Le sujet ne fait plus débat. De la rétention des eaux de pluie à la lutte contre l'effet îlot de chaleur en passant par l'absorption de dioxyde de carbone ou la reconstitution de trames de biodiversité, la liste des bienfaits de la nature en ville ne cesse de s'allonger. Plus récemment, ses impacts sur le bien-être et la santé humaine eux-mêmes ont été démontrés.
Le mouvement est lancé dans de nombreuses collectivités. Depuis 2015, tout Parisien désireux de cultiver un site de son choix, qu'il s'agisse d'une jardinière au coin de sa rue, de plantes grimpantes sur un mur ou d'un potelet transformé en installation végétale peut demander un « permis de végétaliser ».
L'équipe d'Anne Hidalgo, qui revendique la végétalisation de près de 40 hectares depuis le début de la mandature, souhaite accélérer cette dynamique pour atteindre son objectif de 100 hectares, avec la création, dès 2020, de forêts urbaines sur les sites de l'Hôtel de Ville, les abords de l'Opéra Garnier, le parvis de la gare de Lyon et une voie des berges de Seine rive droite. Ces projets s'inscrivent dans le plan de « débitumisation » entamé il y a un an, qui comprend notamment la transformation d'une centaine de cours d'écoles en jardins urbains - et autant d'îlots de fraîcheur ouverts au public - plusieurs promenades plantées, le retour à la terre de certaines parties de rues, le réaménagement de sept places parisiennes...
Dès sa première édition lancée en novembre 2014, « Réinventer Paris », appel à projets urbains innovants sur 23 sites parisiens appartenant à la Ville de Paris ou à ses partenaires, faisait la part belle à la nature.

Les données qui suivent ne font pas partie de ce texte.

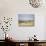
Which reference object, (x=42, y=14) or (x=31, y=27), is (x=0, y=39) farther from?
(x=42, y=14)

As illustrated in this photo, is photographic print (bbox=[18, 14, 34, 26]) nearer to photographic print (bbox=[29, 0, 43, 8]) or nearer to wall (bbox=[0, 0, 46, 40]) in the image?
wall (bbox=[0, 0, 46, 40])

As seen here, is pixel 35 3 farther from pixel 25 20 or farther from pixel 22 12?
pixel 25 20

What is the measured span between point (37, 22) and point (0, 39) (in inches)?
56.4

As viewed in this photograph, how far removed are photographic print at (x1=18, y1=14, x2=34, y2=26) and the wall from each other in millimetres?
109

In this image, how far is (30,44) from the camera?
10.9 feet

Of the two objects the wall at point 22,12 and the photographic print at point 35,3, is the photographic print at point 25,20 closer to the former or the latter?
the wall at point 22,12

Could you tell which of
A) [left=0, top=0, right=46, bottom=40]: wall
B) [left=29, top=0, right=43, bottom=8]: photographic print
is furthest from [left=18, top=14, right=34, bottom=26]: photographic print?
[left=29, top=0, right=43, bottom=8]: photographic print

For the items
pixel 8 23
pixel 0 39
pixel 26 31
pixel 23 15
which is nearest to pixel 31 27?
pixel 26 31

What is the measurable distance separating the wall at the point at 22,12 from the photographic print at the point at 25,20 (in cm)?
11

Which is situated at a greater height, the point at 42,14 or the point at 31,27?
the point at 42,14

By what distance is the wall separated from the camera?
4.22m

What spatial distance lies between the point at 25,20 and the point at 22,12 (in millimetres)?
312

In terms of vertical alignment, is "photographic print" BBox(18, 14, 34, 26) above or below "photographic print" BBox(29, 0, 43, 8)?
below

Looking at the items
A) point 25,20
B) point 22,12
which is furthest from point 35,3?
point 25,20
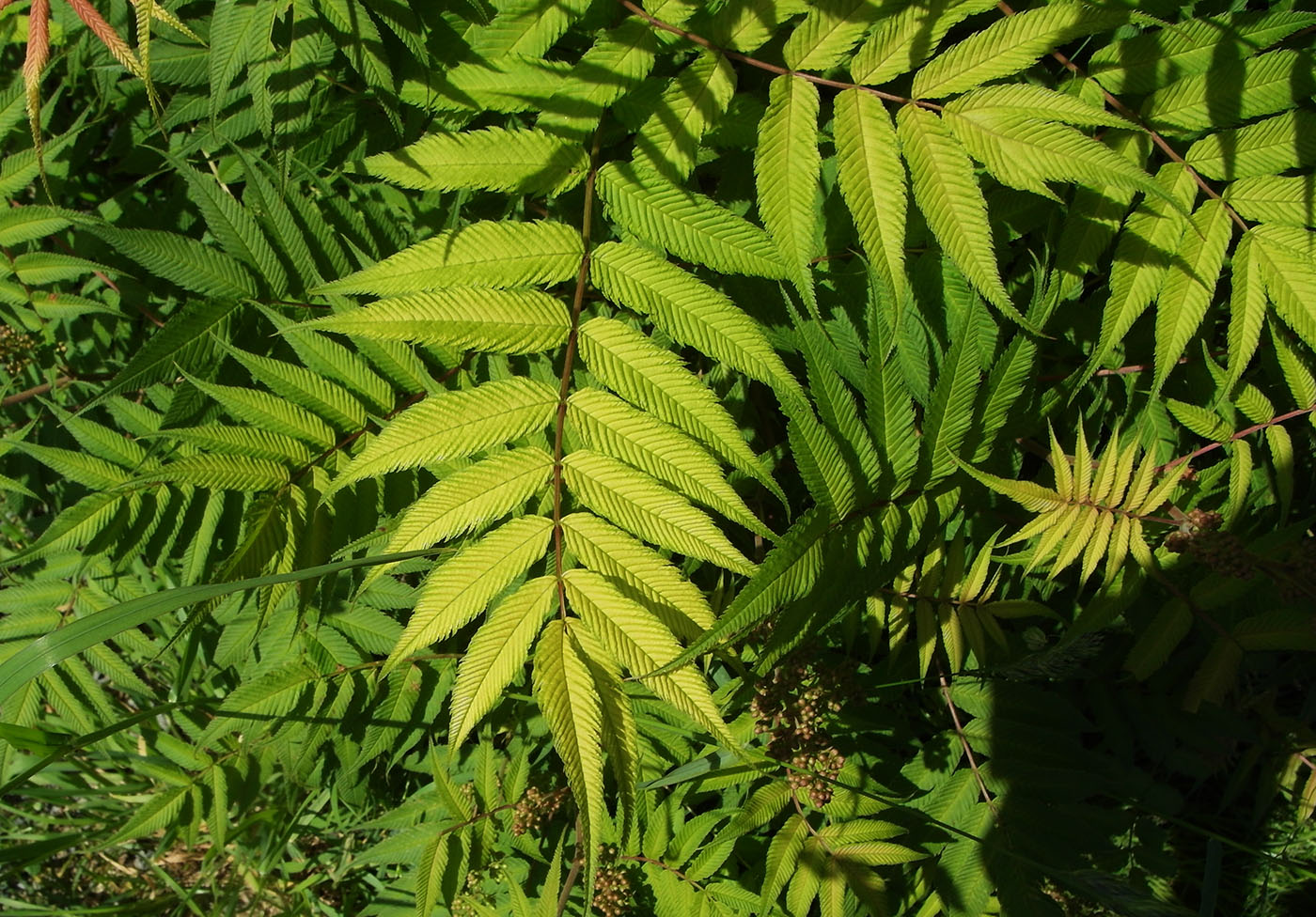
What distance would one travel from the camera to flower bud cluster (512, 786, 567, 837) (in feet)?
8.27

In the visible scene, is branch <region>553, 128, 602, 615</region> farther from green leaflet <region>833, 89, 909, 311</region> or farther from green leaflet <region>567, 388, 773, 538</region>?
green leaflet <region>833, 89, 909, 311</region>

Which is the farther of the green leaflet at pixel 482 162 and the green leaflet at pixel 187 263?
the green leaflet at pixel 187 263

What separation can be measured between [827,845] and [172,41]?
2.77m

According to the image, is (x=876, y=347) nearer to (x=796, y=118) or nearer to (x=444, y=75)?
(x=796, y=118)

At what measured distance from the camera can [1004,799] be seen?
223 cm

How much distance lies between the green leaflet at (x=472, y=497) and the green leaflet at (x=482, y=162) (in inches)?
23.2

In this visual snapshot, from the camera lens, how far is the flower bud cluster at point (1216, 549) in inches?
80.7

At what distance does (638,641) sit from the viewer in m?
1.52

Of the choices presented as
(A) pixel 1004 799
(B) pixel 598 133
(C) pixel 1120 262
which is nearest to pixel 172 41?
(B) pixel 598 133

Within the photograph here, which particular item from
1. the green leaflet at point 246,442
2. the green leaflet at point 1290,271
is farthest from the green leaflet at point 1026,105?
the green leaflet at point 246,442

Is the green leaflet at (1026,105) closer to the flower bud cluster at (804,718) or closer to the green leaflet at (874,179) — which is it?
the green leaflet at (874,179)

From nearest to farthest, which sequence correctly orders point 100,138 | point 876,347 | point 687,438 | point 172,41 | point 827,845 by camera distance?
point 687,438, point 876,347, point 827,845, point 172,41, point 100,138

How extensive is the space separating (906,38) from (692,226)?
540mm

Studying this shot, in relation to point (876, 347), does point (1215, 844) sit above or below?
below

« Ses détracteurs le surnommaient "le concours des salades sur les toits" », se désole Marion Waller, directrice de cabinet adjointe de Jean-Louis Missika et philosophe de l'environnement qui en avait la charge. Mais les mentalités ont évolué depuis. « C'est l'avènement d'une nouvelle esthétique, de nouveaux standards architecturaux, pour une ville que certains qualifient de minérale », se réjouit-elle. Et Paris n'est pas seule dans cette aventure. Avec son Plan Canopée, Lyon entend faire passer les espaces ombragés de 12,5 % à 22 % de sa superficie, et Lille expérimente la végétalisation verticale.